Students taking sociology courses are can be very successful at absorbing empirical data and understanding the dynamics of everyday life in relation to topics of gender, class, ethnicity and so on. As my colleague Ralph Fevre and myself noticed, students often understood theoretical frameworks well but have difficulty moving between the concrete and the abstract or deploying theories in their own discussions. Theory then appears to students not as something they ought to care much about or do much with. Neither does it give students a grounding in applicable intellectual methods which they can apply to other areas of study and later years of their degree. They were uncertain in how to inhabit theoretical discourse and often found themselves relying on brittle, black and white constructs which did not match the suppleness of their understandings.
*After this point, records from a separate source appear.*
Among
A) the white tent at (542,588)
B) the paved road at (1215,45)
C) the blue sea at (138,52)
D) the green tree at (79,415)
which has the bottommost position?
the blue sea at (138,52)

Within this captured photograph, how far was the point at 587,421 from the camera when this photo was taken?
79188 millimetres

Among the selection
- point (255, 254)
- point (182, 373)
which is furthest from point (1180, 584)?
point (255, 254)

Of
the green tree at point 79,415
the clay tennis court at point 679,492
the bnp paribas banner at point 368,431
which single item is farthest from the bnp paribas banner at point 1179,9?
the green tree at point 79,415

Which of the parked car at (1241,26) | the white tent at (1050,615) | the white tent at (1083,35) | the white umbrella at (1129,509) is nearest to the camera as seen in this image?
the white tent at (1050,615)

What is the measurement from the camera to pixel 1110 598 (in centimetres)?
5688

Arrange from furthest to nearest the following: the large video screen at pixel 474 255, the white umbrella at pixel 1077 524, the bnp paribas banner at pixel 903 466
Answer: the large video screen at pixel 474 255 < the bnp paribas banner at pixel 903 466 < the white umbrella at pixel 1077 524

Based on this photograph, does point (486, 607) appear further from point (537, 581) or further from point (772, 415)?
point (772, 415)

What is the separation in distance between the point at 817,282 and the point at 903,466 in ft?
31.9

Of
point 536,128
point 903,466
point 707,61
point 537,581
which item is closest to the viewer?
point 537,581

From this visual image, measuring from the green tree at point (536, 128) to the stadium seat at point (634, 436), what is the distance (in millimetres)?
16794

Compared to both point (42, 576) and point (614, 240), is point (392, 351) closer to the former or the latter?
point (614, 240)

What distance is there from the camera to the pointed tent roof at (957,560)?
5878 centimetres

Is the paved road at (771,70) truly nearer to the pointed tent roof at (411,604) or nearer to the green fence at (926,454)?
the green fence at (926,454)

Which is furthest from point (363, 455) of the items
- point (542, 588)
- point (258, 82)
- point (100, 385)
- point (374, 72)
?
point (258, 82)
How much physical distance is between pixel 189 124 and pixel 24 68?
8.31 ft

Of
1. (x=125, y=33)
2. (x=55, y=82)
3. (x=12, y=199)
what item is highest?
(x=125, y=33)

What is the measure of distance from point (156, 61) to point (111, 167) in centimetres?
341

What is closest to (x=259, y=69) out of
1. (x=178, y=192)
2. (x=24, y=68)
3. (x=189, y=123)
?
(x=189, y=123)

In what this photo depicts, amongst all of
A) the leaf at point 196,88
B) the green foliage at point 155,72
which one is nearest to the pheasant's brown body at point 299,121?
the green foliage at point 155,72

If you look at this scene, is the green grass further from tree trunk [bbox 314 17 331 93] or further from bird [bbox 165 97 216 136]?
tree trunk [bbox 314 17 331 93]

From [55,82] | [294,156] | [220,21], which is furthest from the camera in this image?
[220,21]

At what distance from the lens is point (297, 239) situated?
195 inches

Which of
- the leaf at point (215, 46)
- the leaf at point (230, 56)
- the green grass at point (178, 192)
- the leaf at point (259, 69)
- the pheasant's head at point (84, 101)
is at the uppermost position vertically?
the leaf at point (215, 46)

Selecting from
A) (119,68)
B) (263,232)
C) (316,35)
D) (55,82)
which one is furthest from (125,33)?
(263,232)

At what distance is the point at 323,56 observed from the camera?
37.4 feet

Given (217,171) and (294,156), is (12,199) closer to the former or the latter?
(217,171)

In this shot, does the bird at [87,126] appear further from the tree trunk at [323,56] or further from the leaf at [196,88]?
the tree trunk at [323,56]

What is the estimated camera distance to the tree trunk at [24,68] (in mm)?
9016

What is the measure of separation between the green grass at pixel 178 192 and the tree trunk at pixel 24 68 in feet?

Some would beautifully describe the theoretical frame they were relying on and then give a magical account of the empirical situation they were examining, but the two apparently existed in separate spheres. Others take refuge in safe and known positions which they intuited would flatter their teachers’ points of view. Sometimes it is students who produce less polished work who are being more honest about their stance.

Sociological theory can be taught in ways which give students the confidence to articulate theoretical concepts and work through their real world consequences. To take two examples of where this often does work as intended, courses in feminist theory and postcolonialism often do this very effectively. A combination of the commitment of the authors, teachers and students to a joint enterprise is borne through involved and engaging teaching methods. The classroom becomes a fruitful, productive space, and teachers in these topics are often comfortable recognising and incorporating conflict into their work, recognising the multiplicity of social life and the multivariant nature of social phenomena without losing sight of the big picture issues at play. Observing my colleagues teaching these courses and speaking to their students shows what can be gained where the classroom is a lively place where things happen. Ideas are crystallised, differences aired, and provocations are permitted and encouraged.

How might this be done more widely? Giving students permission to disagree and the tools to articulate their disagreements is key. These qualities can be incorporated into texts and classroom environments using a dialogic approach that draws on the classical tradition of disputation and productive conflict. As students will come to the classroom with a variety of capacities they are likely to find leaping into something in the style of Plato’s Symposium intimidating or alienating. In any case these classical dialogues are themselves rather contrived. Instead I like to draw on concepts students will be familiar with for creating dialogue and giving students the tools to interact with the material and each other. These are world building, simulation and augmentation. World building and simulation may be familiar from the Minecraft video game and many other apps, and augmentation from augmented reality capabilities built into social media apps such as Instagram. Problem based learning approaches align with these experiences, where students are given information and asked to simulate a problem solving team or another scenario. Students may be asked to write the thoughts of Georg Simmel attending a 21st century rave, advise a drug gang or the FBI on the philosophy of money, or rewrite Marx’s Communist Manifesto as if he had been a driver in the gig economy. The challenge in these approaches is that students are sometimes unsure of what is being asked of them, and often do not have experience of creative methods and being asked to think in a creative way, it is demanding of both teachers and students, and it does not remotely fit with the evaluation bureaucracy beloved of the modern British higher education system. However if we can make a space for recovering the ideal of the Enlightenment university – a public place that exists beyond the rule bound bricks and stone of the institution – then we will have done some good.